Reputation: 5007
I have a table called LOGS
with the following columns:
id - user - object - ref - field - from - to - join - ts
to store logging of a PHP app I am writing. However, is it possible in the SQL query when I return all the data into PHP to do a 'conditional' join? For instance the join
column might contain 'people' indicating that the field
column needs to be joined in relationship with the table people
.
Is this possible? Or shall I have to do it on the PHP side?
Upvotes: 3
Views: 5956
Reputation: 18369
A LEFT join should do the trick here
select *
from
LOGS l
left join
PEOPLE p on p.peopleid = l.field and l.join = 'people'
I'm not sure I've used the correct relationship fields between LOGS and PEOPLE but by including a clause of join where log type is people then you can see PEOPLE entries are conditionally returned.

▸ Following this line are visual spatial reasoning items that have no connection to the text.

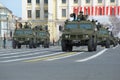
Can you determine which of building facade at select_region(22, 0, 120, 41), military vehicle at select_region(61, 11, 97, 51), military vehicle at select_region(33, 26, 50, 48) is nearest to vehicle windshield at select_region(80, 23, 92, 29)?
military vehicle at select_region(61, 11, 97, 51)

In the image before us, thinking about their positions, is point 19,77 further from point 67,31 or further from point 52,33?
point 52,33

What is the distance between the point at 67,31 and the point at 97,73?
807 inches

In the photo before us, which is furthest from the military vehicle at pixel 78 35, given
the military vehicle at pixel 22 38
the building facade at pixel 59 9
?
the building facade at pixel 59 9

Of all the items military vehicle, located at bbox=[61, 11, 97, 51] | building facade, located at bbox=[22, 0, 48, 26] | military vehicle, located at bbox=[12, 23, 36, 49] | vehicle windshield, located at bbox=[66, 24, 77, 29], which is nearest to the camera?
military vehicle, located at bbox=[61, 11, 97, 51]

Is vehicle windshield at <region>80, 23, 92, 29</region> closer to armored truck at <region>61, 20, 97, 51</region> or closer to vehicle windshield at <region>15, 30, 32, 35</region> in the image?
armored truck at <region>61, 20, 97, 51</region>

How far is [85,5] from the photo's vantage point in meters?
136

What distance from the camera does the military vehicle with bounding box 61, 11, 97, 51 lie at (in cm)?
3247

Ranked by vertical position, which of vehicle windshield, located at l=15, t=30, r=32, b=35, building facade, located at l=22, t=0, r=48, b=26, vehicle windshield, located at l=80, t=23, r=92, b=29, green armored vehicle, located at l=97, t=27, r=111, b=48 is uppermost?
building facade, located at l=22, t=0, r=48, b=26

Things become more complicated when you want to conditionally return from different tables, because you need to make sure the extra fields, brought in by the entity table are the same (or at least are identified as the same). In which case your forced to UNION results.
select
l.*,
p.peopleid as entityid,
p.fullname as displayname
from
LOGS l
left join
PEOPLE p on p.peopleid = l.field and l.join = 'people'
union all
select
l.*,
a.accountid as entityid,
p.accountname as displayname
from
LOGS l
left join
ACCOUNT a on a.accountid = l.field and l.join = 'account'
or perhaps this
select
l.*,
entity.entityid as entityid,
entity.displayname as displayname
from
LOGS l
left join
(
select 'people' as type, p.peopleid as entityid, p.fullname as displayname
from PEOPLE
union all
select 'account', a.accountid, p.accountname
from ACCOUNT
) entity on entity.type = l.join and entity.entityid = l.field
But I can imagine combining lots of your entity tables like this to return logs could make for a really slow query.